▶ _Problem details_: Using the forum thread about installing Samsung tablet drivers, decide whether each statement agrees with it, answering yes or no and quoting the deciding words: (a) the tablet came with a driver disc; (b) the drop-down box lets the user pick only the D:\ drive; (c) one reply suggests trying the tablet on a friend's computer.

▶ _Selected excerpt_:
┌────────

# Install Driver Software for My Samsung Tablet



## AJUSAF (Sep 23, 2012)

Everytime I plug my Samsung tablet into my laptop's USB port, I receive a pop-up message titled: "Windows needs to install driver software for your CDC serial." Whenever I click on the option to locate and install the driver software, another window pops up instructing me to insert the disc that came with my tablet. However, there was no disc included with the tablet when I bought it brand-new, so there's another option that I can choose, "I don't have the disc. Show me other options." 

When I click on that option, yet another window pops up indicating that, "Windows could not find driver software for your device." Now I have two options: (1) Check for a solution, and (2) Browse my computer for driver software (advanced). When I choose, "check for a solution", I receive a message indicating, "Windows was unable to install your Samsung_Android."

Then I go back and choose the second option, "browse my computer for driver software," at which point a window opens titled, "Browse for driver software on your computer". It allows me to "Search for driver software in this location" and there's a drop-down box, but it only allows me to choose the D:\ drive, so I click on the "Browse" button which allows me to "Select the folder that contains drivers for your hardware, so I choose the C:\ drive and the computer searches and then tells me that it cannot find the driver software. What do I need to do in order to install the software so that I can sync this tablet with my laptop computer?


----------



## TerryNet (Mar 23, 2005)

The Samsung user guide doesn't say anything about that procedure? I understand that Samsung smart phones need their "Kies" software, which includes the drivers. I'm not going to research it, but would guess that their tablets may work similarly.


----------



## DoubleHelix (Dec 10, 2004)

It shouldn't need any drivers. I suspect a problem with either the tablet or the your computer's USB ports. Try connecting the tablet to a friend's computer. See if that works.


----------

└────────

▶ _Data excerpt_:
┌────────

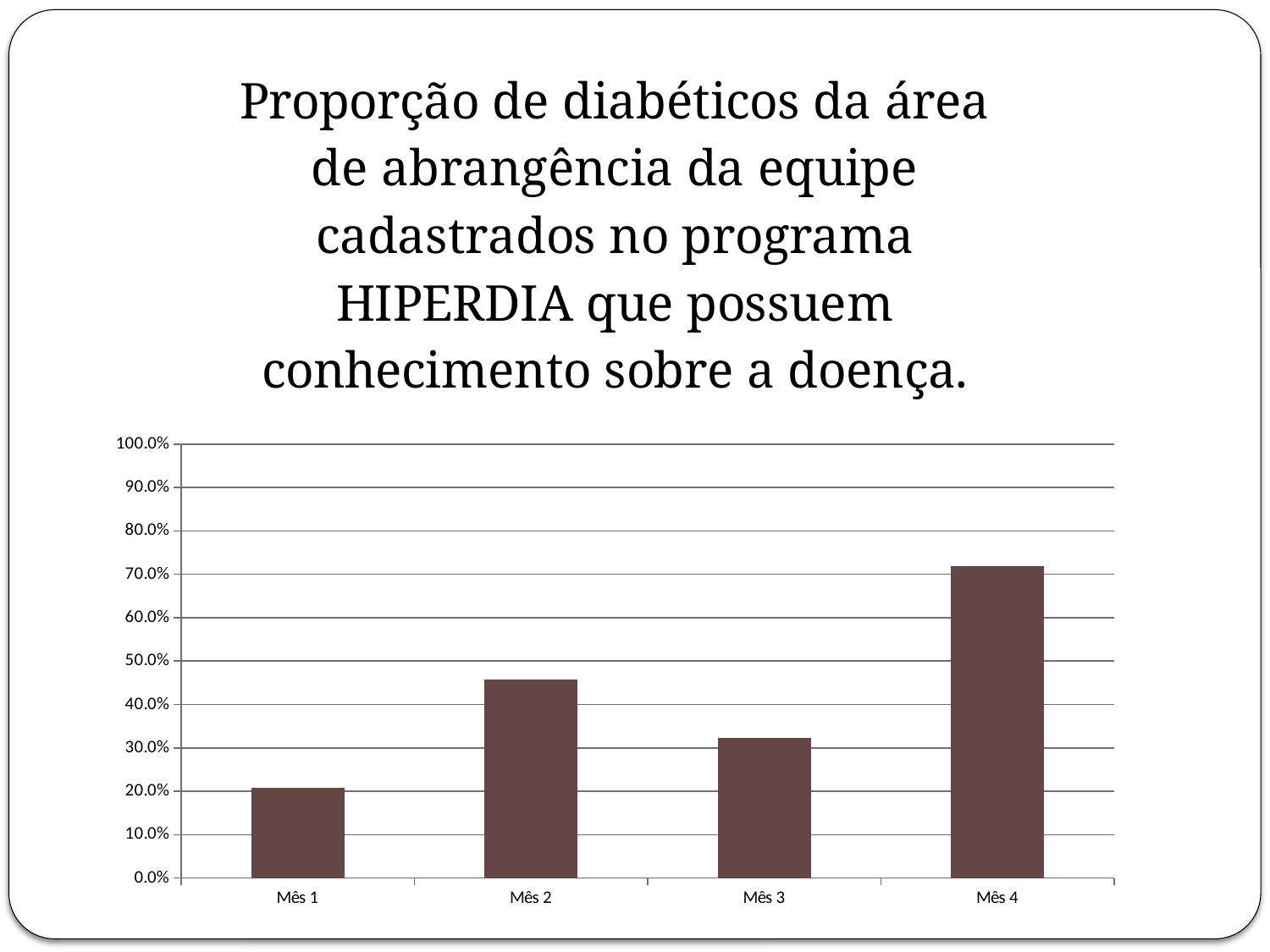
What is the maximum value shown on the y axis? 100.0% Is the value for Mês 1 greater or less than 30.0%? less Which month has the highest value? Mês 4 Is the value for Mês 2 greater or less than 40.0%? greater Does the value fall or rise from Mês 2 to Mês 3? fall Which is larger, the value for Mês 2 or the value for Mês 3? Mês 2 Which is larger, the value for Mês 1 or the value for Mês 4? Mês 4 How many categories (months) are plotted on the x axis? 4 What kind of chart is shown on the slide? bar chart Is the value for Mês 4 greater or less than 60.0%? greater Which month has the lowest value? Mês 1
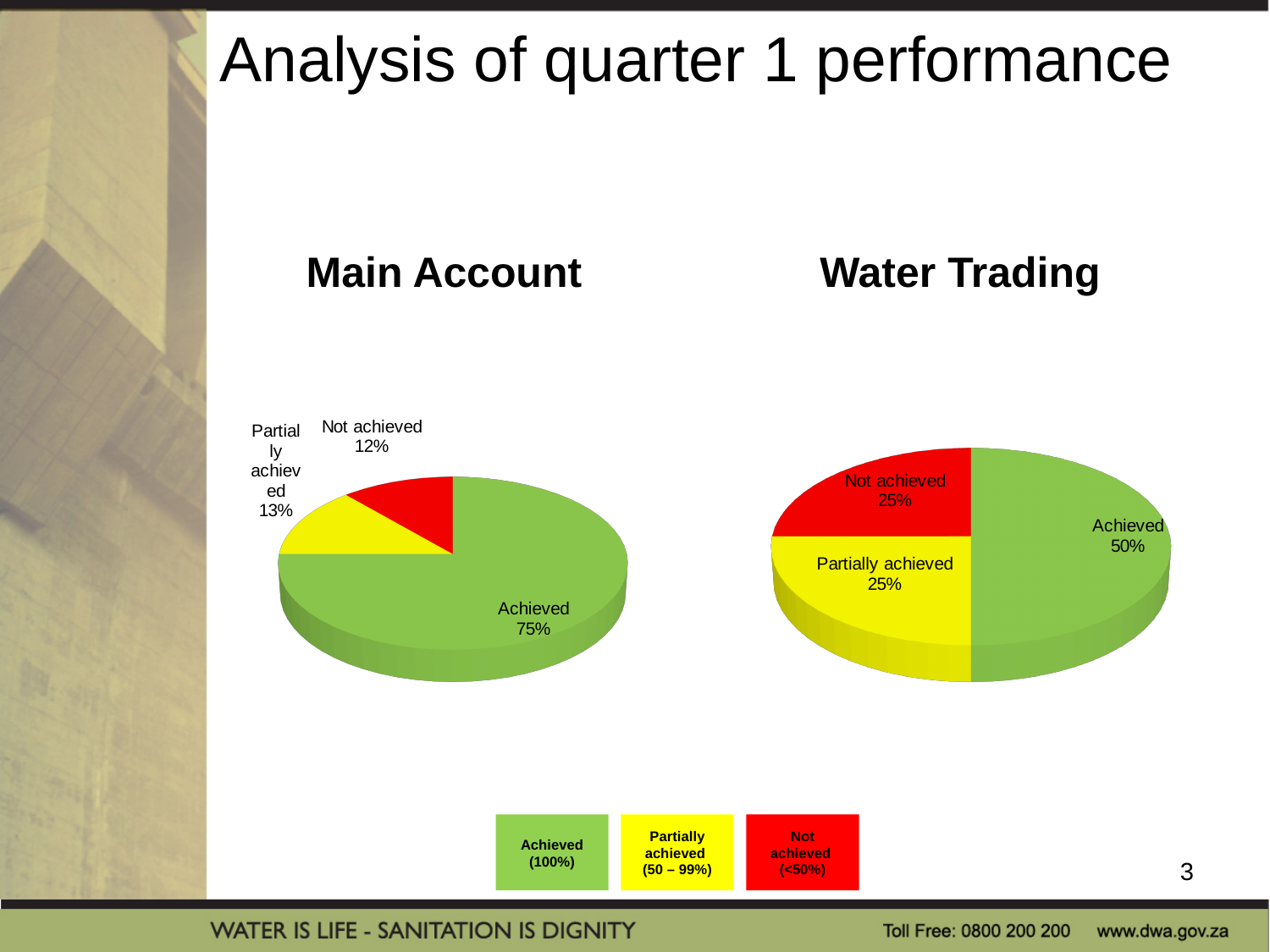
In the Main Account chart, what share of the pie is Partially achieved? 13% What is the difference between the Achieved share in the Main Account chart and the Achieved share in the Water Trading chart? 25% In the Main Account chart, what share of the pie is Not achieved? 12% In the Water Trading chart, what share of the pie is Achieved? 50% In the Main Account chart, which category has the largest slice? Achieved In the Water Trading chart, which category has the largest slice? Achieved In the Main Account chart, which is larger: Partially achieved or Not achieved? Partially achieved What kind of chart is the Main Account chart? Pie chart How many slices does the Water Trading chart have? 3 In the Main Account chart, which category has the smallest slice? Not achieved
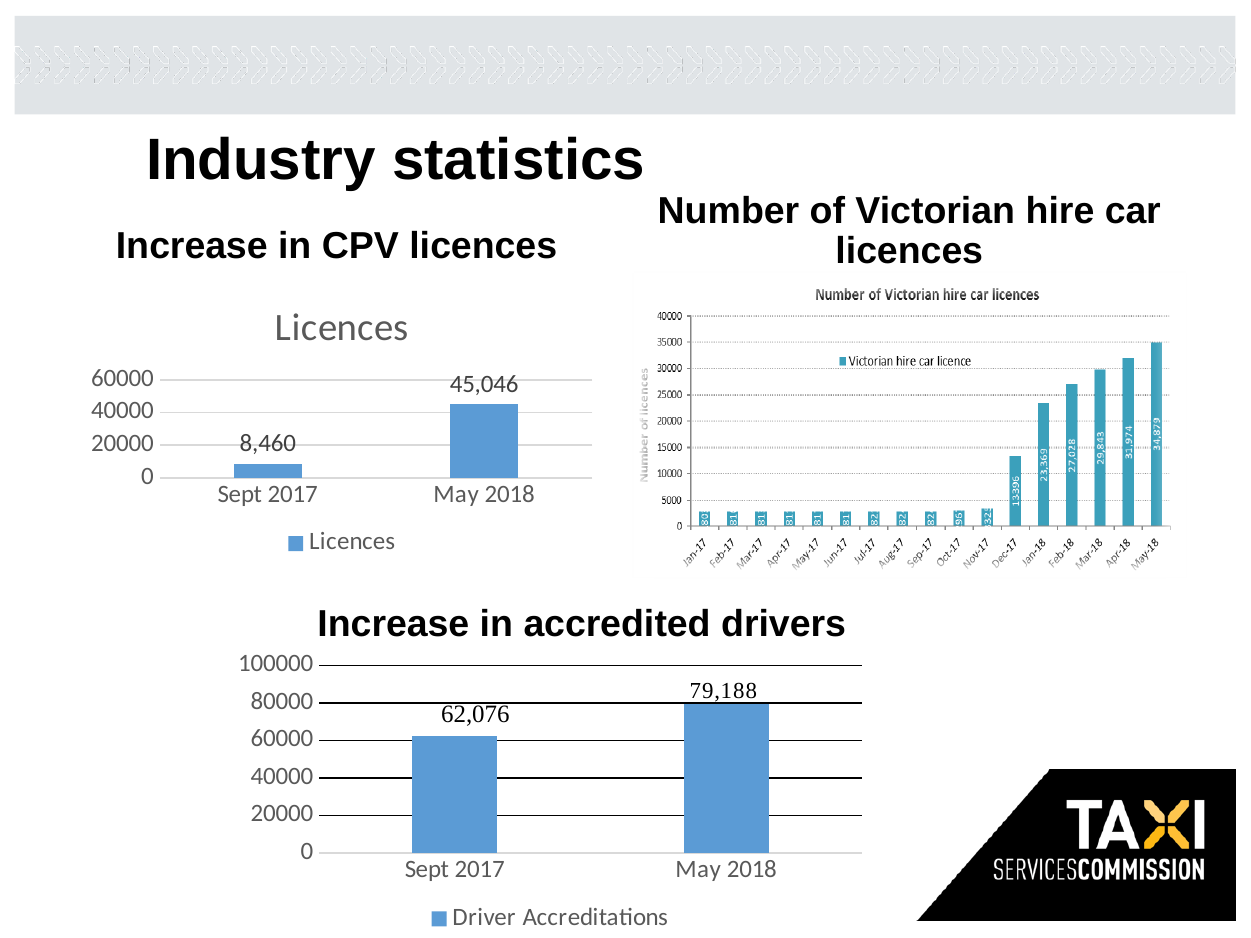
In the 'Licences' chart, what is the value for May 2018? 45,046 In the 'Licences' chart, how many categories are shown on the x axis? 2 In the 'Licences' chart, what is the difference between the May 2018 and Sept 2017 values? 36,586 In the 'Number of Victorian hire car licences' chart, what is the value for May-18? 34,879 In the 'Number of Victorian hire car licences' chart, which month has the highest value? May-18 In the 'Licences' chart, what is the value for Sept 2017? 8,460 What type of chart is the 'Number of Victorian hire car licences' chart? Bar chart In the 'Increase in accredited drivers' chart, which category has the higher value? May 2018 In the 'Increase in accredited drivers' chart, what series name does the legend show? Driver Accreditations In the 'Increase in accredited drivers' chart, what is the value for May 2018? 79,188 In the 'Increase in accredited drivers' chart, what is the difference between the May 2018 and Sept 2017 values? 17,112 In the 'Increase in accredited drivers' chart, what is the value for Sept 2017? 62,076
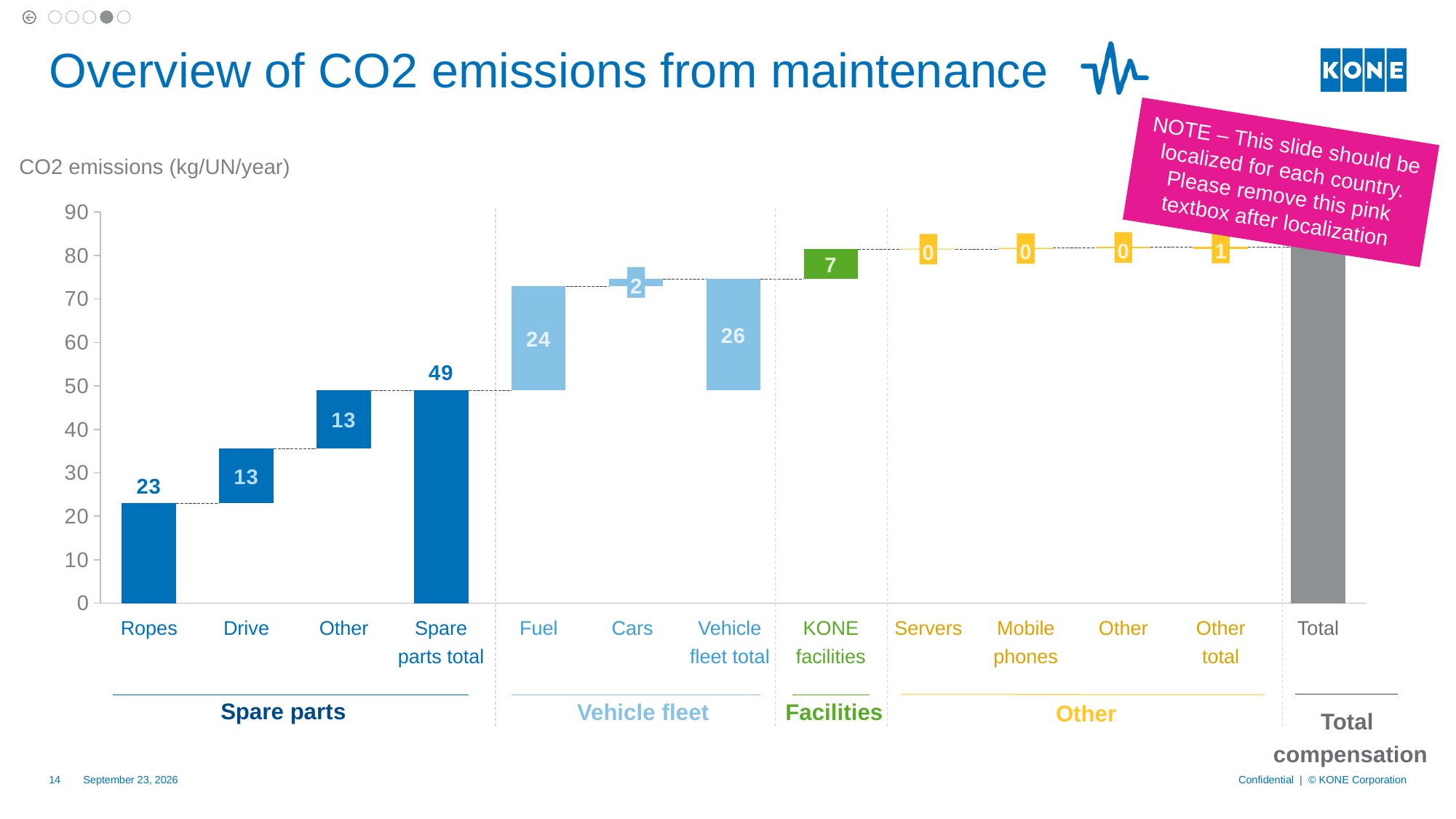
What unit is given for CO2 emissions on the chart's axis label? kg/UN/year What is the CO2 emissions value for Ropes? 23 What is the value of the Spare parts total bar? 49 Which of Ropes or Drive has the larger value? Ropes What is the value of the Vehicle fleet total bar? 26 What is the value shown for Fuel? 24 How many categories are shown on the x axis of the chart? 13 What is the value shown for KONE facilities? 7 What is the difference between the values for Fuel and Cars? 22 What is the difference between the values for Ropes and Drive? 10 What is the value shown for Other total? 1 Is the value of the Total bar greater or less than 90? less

└────────

▶ _Response area_:
(a) No: "there was no disc included with the tablet when I bought it brand-new"
(b) Yes: "it only allows me to choose the D:\ drive"
(c) Yes: "Try connecting the tablet to a friend's computer."